What we're seeing in the corporate world right now are balance sheets that are in very good shape. Corporations are healthy, profitability is quite good. In those situations, defaults tend to be very low.

What's the better way for someone with a portfolio of $100,000 or more to own bonds-individually or through funds?

I've always been a proponent of owning bonds specifically, and most of that is fee driven. Bond fund managers have had a tailwind at their backs for 30 years, so they have been posting good returns. But a lot of times, those good return numbers are masking fees we shouldn't be paying in a world where the benchmark index pays you 2.5%.

Bond exchange-traded funds have comparatively low fees and they've been hugely popular lately-What's your view on them?

I think they're great for small clients-portfolios of less than $100,000. ETFs offer great liquidity, you get great pricing and you get low fees, all of which are big bonuses in the bond world. What you give up is a defined maturity date, which is the fixed part of fixed income-you know, barring a default, what you're going to get back and when you're going to get it.

How should I divide my bond holdings between government and corporate bonds?

This comes with the caveat that every client is different. But in our main fixed income portfolio, we're right now 80% in corporate bonds, and 20% provincial and Government of Canada bonds. We're very light on government bonds.

Where do high yield bonds fit in?

I'm happy with putting 25% of a fixed income allocation into high yield. But when we move into the high-yield space, we view it as a hybrid of fixed income and equities. It's a cross-over. If you're looking at a 60/40 equity-to-bond ratio and we want to put in a quarter of the bonds in high yield, we might take 5% from both the bond and the equity side.

It's not hard to find people who say high yield bonds are overvalued today-Should investors be concerned?

If we see corporate financing rates go higher, then we're probably going to see high-yield bond yields go higher, and we don't want to be there when it happens.

Does that mean people should be thinking about an exit-strategy for high yield bonds?

At the moment, no. That stems from our view that rates are going to stay low for a very long time.

What about emerging market bonds?

Liquidity particularly comes into play there. When money leaves emerging markets, it leaves fast. And that leaves somebody holding the bag.

What do you think about using a bond ladder (structuring your bond holdings so you have money maturing every year)?

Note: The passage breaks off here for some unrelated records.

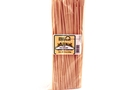 Reshteh (Plain Vemicelli) - 12oz [12 units]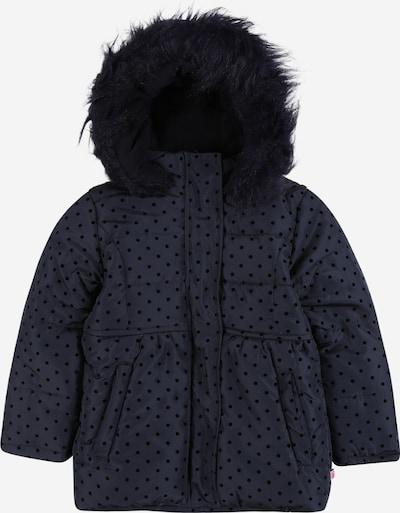 LEMON BERET Jacke in dunkelblau / schwarz, Produktansicht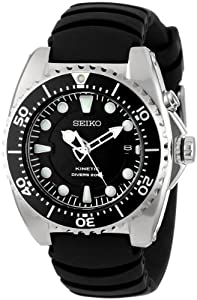 Seiko Men's SKA413 Adventure Kinetic Diver Watch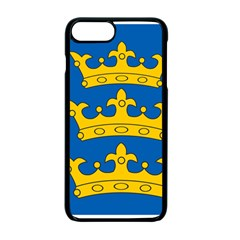 Banner Of Lordship Of Ireland (1177 1542) Apple Iphone 7 Plus Seamless Case (black) by abbeyz71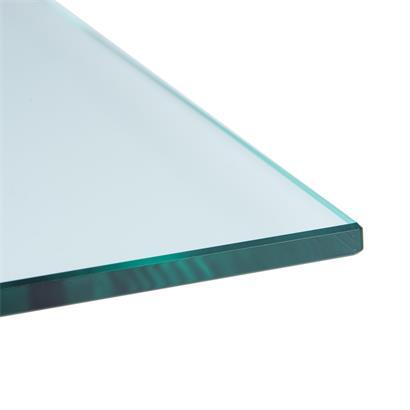 Glas Badablage GEESA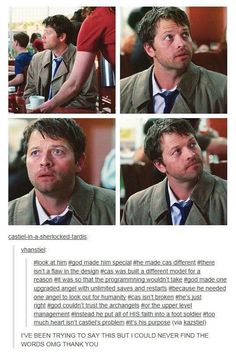 too much heart isn't castiel's problem, it's his purpose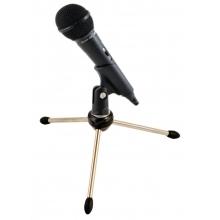 dinamikus kardioid mikrofon 3,5mm Jack csatlakozóval, kengyellel, pókállvánnyal - 500 ohm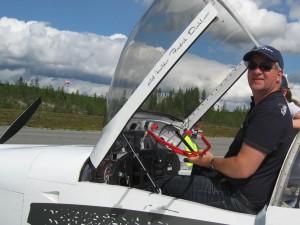 150725 SE-XJC with captain Fredrik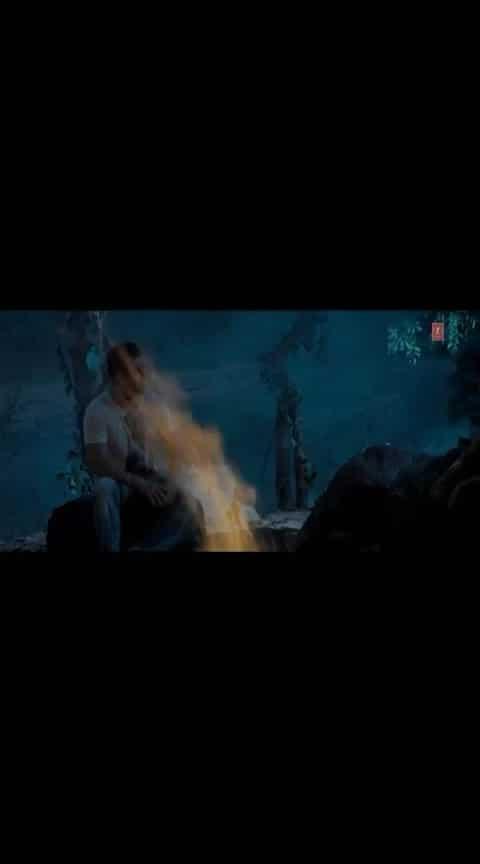 #tseries #salman_khan #best-love_scene #ready #movie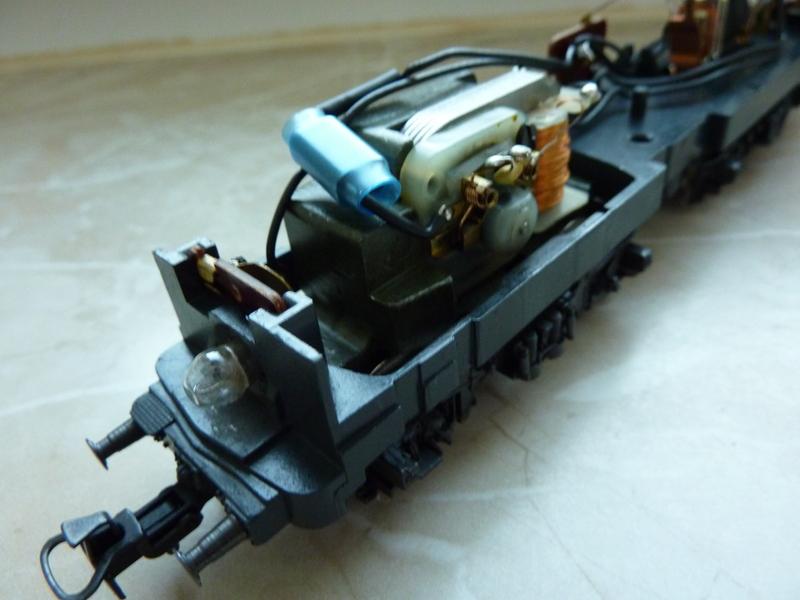 Märklin 3155 111 136-8 Umbau auf Lichtwechsel (in Vorbereitung) P1050101i7cy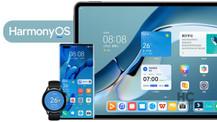 Huawei'nin HarmonyOS cihazları Türkiye'ye geliyor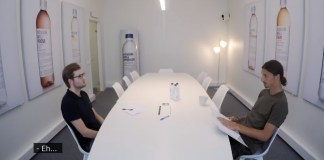 Zlatan Ibrahimovic en mode recruteur pour un entretien d'embauche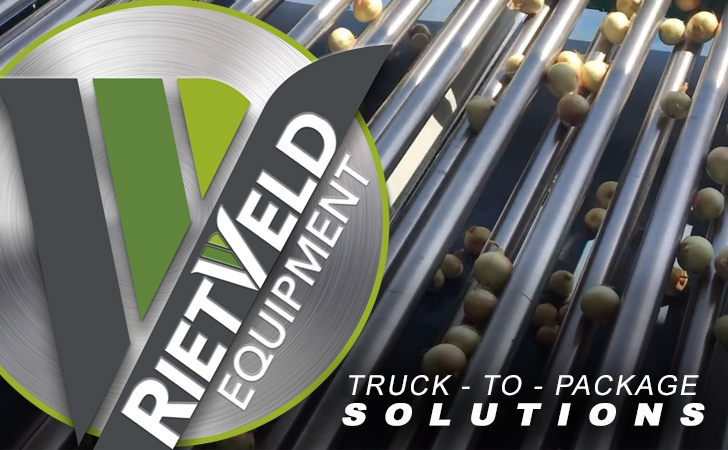 Rietveld Equipment, LLC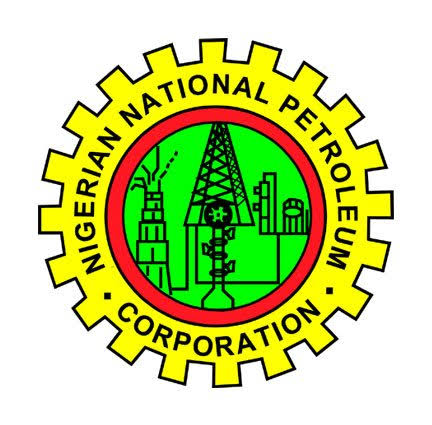NNPC Opens Scholarship Opportunity For Nigerian Students, Releases Guidelines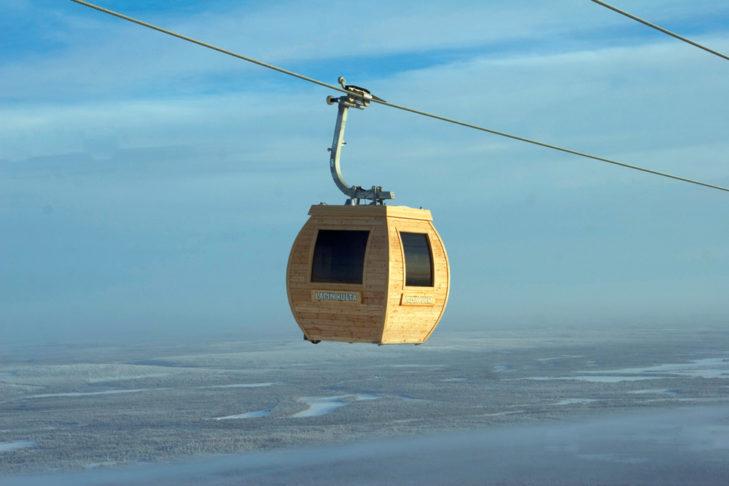 Außergewöhnliche Skilifte: Saunagondel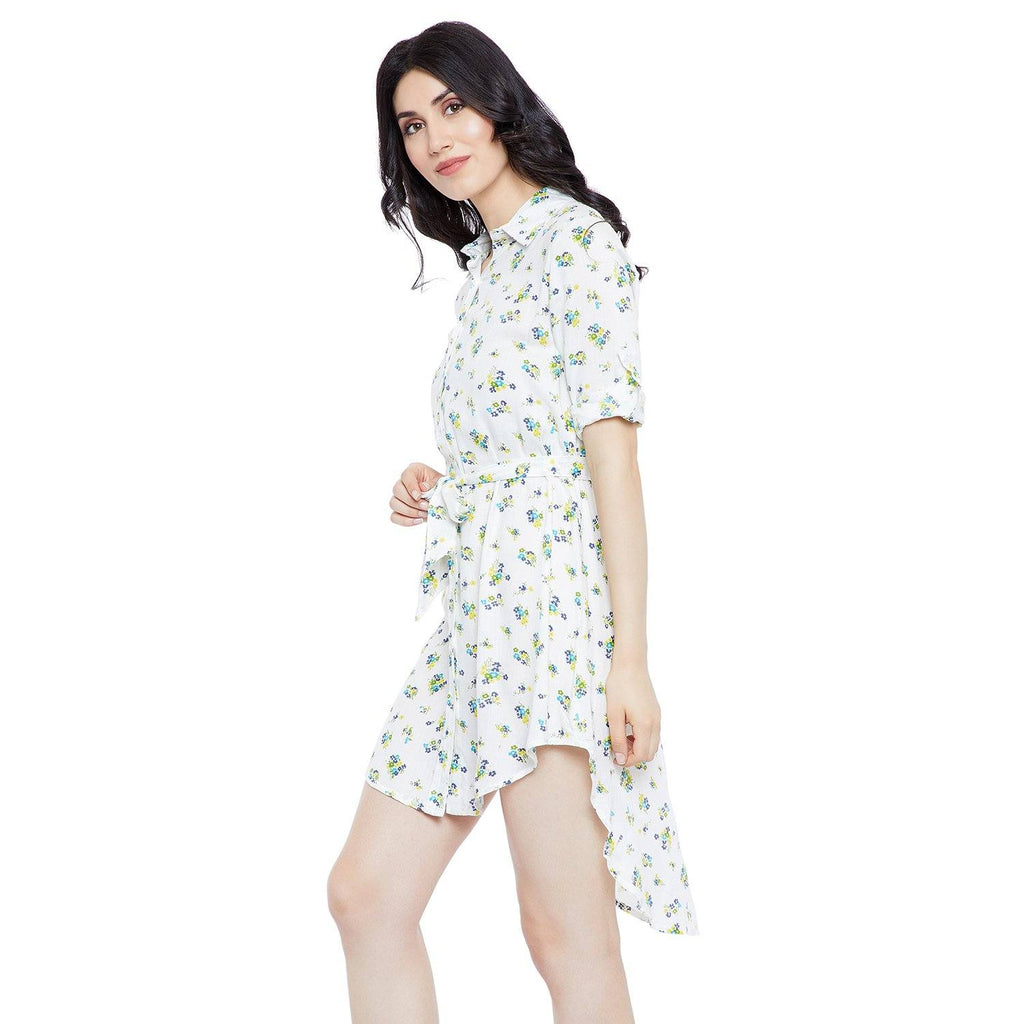 GJ Couture Women's Rayon White Printed 3/4 Sleeve Casual Dress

It's a fantastic strategy. It's low cost, it's simple and it generally achieves what you want to achieve, which is protection against rising rates. It's almost like having a floating rate portfolio. But today, you're starting off at a very high price, low yield point.

How long should the ladder be?

One- to five-years is a very conservative way to approach a ladder; one- to ten-years would be pretty standard. At the moment, we're actually building three- to eight-year ladders. There's not a whole lot of yield in the one- to two-year range, so we cut those out. This is, of course, done after you interview the client and say, you're not going to need money in the next two years, are you? We cut out the last bit of the ladder because we think the duration is a bit too long.

Investors put billions of dollars into bond funds in the past couple of years-Do you think the typical portfolio has too much in bonds right now?

It's disputable, but the rush to bonds, following the equity crash in 2008, was a rebalancing out of equities and into bonds. If I had to take a guess, I'd say we're a little bit overweight on bonds at the expense of equities.

I've heard from readers who say they've sold all their bonds. How sensible is that?

I'll always say the balanced approach is the best way to go. To say you're all-in or all-out is a little short-sighted.

If we have another global financial crisis, will money flow into government bonds as the one safe refuge?

That's where liquidity becomes a huge issue again. Money would flow to the most liquid instrument and that would be government bonds. Another crisis hits, I'm pretty sure bond prices go higher and equities drop.